The most widely quoted source on offshoring is a 2002 study by Forrester Research Inc., a technology trend analysis firm. It projected that 3.3 million white-collar U.S. jobs will shift to low-wage countries by 2015.
But last August, McKinsey & Co., a global consulting firm, released a study suggesting the United States is gaining more than it is losing from offshoring.
The McKinsey study said offshoring is driven by dramatic improvements in telecommunications, which allow companies to transmit information over long distances at low costs, with minimal loss of quality.
It found that a U.S. company can send the work of a U.S. software developer earning $60 an hour to an equivalent employee in India or the Philippines for $6 an hour.
But the study said such job shifts help the U.S. economy because they can:
o Reduce costs, which lowers prices for consumers or boosts profits for investors.
o Create new revenue, as lower labor costs allow companies to offer new services that previously were too expensive.
o Move U.S. workers from relatively easy work, such as routine programming, to higher-value jobs.
The study concluded that "offshoring brings substantial benefits to the global economy, and the lion's share will likely go to the U.S. economy."
Many unemployed workers scoff at such conclusions.

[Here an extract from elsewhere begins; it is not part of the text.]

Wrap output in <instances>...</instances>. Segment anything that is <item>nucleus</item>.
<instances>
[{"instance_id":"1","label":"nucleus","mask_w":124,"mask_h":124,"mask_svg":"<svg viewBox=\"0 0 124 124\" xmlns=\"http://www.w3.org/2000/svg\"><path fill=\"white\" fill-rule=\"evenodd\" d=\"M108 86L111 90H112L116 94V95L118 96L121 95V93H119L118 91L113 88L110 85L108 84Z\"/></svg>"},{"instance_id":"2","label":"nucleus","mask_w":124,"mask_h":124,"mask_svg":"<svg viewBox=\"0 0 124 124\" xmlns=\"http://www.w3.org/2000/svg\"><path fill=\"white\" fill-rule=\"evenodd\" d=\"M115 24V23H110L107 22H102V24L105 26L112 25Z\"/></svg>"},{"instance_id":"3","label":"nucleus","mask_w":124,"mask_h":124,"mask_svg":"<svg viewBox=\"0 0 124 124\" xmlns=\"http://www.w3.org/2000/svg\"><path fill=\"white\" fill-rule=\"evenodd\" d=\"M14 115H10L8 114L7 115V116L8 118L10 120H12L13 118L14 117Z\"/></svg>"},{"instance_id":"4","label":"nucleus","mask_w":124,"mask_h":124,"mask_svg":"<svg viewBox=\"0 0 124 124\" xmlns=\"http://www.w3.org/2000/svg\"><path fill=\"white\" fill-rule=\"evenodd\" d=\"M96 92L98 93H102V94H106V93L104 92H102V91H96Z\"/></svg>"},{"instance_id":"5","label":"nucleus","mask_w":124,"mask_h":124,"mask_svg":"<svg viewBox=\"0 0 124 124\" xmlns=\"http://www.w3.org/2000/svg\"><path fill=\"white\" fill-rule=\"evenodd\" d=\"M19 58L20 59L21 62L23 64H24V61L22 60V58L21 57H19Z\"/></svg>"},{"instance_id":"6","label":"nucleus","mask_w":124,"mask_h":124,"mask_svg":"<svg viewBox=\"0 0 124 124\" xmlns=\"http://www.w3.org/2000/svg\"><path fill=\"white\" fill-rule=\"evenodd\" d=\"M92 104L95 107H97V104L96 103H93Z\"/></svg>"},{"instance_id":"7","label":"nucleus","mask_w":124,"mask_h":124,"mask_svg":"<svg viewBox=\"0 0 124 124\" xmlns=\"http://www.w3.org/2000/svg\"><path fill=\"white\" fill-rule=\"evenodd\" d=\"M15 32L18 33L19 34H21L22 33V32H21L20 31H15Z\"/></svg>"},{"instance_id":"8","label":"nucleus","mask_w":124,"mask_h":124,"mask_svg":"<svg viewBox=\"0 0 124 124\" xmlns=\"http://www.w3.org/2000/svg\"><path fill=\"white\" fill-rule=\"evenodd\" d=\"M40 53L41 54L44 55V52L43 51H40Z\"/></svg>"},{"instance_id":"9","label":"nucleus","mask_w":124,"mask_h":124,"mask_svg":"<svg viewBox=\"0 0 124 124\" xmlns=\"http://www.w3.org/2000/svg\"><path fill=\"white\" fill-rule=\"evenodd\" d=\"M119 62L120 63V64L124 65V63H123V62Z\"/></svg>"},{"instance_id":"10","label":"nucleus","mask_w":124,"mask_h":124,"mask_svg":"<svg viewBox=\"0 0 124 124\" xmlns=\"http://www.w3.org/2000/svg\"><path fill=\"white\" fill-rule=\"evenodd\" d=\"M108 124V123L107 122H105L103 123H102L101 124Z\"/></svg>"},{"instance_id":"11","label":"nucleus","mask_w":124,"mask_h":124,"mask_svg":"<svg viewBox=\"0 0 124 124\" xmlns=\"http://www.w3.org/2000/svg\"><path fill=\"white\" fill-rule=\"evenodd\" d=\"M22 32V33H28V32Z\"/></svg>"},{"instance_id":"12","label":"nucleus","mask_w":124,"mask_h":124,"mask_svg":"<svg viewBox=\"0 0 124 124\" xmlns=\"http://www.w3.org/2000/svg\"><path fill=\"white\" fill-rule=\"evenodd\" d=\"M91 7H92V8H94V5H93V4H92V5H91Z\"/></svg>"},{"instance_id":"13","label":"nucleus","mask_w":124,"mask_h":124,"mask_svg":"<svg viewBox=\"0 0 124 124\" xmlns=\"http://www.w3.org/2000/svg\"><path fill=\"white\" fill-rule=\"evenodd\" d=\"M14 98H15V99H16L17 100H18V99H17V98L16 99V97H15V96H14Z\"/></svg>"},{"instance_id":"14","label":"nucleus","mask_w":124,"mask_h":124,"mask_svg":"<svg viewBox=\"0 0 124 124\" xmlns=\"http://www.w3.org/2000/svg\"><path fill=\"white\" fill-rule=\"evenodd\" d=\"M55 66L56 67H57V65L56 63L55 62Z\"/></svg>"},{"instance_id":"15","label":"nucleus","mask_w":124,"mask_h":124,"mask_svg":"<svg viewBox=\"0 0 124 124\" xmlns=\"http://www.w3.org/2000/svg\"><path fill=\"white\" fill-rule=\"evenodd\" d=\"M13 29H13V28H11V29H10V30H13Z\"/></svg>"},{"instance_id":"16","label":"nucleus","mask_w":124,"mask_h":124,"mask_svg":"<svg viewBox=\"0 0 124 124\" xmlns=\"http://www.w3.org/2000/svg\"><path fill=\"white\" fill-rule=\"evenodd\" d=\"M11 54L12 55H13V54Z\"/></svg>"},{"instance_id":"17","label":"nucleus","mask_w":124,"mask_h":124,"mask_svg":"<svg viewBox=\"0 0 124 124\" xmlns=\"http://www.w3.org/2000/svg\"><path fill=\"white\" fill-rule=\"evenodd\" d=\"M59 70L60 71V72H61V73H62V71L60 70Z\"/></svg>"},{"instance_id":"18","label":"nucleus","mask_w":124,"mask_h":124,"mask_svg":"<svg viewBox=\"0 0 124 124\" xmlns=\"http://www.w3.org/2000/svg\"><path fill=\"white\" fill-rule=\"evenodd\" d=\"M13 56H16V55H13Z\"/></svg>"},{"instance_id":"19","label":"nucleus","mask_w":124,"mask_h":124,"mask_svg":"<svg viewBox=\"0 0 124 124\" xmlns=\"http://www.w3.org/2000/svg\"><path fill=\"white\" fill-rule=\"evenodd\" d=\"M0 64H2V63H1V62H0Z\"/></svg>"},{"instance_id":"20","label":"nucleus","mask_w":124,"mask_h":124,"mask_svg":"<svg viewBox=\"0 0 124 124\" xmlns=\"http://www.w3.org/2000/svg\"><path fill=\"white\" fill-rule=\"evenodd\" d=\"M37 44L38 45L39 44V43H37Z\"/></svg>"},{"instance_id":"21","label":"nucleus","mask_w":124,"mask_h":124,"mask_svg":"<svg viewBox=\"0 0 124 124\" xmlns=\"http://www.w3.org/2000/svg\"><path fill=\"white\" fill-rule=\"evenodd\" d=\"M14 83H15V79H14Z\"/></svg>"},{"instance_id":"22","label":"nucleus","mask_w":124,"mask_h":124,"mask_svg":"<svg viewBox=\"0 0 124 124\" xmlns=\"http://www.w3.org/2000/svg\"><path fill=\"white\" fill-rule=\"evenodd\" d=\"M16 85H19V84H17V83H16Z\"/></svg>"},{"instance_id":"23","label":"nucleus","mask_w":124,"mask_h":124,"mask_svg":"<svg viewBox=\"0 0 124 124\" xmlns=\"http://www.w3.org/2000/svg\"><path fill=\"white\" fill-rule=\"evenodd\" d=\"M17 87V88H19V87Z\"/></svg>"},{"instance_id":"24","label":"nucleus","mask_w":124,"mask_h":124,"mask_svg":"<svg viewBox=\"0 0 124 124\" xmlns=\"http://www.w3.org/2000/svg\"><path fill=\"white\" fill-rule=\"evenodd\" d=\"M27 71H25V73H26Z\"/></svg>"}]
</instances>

They believe overseas competitors put so much downward pressure on salaries that young Americans will stop studying vital subjects involving engineering or computers.
At a House hearing last October, Natasha Humphries of Santa Clara, Calif., testified that no matter how much she boosted her education, she still could not survive offshoring. As a 1996 graduate of Stanford University in California, she became a senior software quality assurance engineer at Palm Inc., which makes hand-held computing devices.
But Palm "began an aggressive campaign to outsource all testing assignments to India and China," she said. Workers in those countries accepted contracts paying $2 to $5 an hour, compared with wages of $30 to $60 an hour in California, she testified.
In August, she was fired. The reason "was pretty much the bottom line" on her paycheck, not her lack of skills, she said.
Such stories can have an enormous political impact on Congress, especially in an election year. But Stuart Anderson, executive director of the National Foundation for American Policy, a group that supports free trade, said such anecdotal evidence should not be used to outlaw offshoring.
Some jobs are being lost but others are being created as U.S. companies lower their costs, he said.
"It's part of the messy process of capitalism," he said.